=== Recorded information ===

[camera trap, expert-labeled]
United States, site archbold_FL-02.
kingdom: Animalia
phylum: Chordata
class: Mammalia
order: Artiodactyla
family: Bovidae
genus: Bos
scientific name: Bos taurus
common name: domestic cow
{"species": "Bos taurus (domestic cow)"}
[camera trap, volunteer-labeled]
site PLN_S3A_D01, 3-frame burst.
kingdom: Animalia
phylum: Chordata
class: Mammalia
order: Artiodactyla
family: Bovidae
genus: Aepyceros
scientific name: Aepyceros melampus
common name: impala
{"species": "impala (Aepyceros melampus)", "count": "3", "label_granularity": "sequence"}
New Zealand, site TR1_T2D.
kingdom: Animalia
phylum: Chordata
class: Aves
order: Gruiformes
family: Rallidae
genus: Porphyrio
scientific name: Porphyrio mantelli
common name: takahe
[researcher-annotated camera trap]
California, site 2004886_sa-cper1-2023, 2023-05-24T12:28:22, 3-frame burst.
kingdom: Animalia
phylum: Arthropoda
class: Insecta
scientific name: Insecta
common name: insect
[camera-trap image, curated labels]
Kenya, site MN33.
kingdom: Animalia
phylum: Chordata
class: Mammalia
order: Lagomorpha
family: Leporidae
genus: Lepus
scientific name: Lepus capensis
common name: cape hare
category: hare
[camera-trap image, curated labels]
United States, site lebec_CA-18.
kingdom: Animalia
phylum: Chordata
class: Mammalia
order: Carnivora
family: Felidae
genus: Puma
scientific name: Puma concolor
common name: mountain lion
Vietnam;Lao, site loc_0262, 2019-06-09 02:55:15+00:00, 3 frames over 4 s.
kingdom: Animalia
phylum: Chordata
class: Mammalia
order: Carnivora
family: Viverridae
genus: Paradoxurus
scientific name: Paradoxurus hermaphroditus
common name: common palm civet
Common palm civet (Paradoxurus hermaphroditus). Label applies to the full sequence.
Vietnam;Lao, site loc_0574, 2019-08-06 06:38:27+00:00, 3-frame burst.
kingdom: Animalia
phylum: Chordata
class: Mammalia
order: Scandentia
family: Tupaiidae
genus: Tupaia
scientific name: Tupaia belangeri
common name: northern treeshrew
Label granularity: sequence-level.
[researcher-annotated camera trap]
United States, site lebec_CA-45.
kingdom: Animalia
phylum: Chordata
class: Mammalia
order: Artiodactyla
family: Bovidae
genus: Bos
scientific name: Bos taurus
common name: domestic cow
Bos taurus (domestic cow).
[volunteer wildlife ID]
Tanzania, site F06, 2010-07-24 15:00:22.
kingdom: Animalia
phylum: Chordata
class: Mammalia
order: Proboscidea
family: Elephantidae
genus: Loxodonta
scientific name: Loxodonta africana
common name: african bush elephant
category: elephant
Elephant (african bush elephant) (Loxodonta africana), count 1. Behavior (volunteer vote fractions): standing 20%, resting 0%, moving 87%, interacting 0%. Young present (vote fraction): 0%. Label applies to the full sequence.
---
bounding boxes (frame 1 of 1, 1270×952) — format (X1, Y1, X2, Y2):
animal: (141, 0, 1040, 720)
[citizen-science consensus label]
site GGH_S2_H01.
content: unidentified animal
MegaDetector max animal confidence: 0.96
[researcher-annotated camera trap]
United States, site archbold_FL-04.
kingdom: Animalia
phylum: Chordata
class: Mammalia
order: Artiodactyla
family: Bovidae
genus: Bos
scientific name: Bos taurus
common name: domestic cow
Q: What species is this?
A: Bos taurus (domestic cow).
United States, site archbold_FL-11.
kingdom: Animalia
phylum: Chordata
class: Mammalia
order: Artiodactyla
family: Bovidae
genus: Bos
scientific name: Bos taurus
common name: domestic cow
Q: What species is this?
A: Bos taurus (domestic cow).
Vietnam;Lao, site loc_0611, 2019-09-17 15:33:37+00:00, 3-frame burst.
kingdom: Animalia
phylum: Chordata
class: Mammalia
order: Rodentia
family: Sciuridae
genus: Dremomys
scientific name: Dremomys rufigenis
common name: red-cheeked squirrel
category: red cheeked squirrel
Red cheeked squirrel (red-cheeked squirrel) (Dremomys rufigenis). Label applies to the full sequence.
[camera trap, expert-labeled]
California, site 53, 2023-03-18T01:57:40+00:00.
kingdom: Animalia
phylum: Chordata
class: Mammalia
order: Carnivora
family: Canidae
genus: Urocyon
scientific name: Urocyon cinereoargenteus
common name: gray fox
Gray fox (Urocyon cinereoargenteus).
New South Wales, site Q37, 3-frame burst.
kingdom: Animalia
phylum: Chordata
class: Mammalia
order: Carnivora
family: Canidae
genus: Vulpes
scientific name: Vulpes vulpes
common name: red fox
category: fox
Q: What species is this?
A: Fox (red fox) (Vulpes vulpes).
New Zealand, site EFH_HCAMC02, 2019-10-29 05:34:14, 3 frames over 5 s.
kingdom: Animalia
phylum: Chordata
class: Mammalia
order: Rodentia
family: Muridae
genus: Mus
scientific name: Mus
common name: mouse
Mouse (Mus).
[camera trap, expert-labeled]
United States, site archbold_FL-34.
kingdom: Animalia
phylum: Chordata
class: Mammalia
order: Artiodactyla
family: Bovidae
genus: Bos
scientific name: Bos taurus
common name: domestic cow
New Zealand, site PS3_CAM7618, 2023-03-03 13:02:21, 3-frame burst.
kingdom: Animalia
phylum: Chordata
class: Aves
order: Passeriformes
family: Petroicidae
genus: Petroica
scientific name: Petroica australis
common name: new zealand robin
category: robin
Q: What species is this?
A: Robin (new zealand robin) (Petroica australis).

===

> _Goal of the exercise_
Search the listing for the string "California". Copy each line where it is found.

> _Solution_
California, site 2004886_sa-cper1-2023, 2023-05-24T12:28:22, 3-frame burst.
California, site 53, 2023-03-18T01:57:40+00:00.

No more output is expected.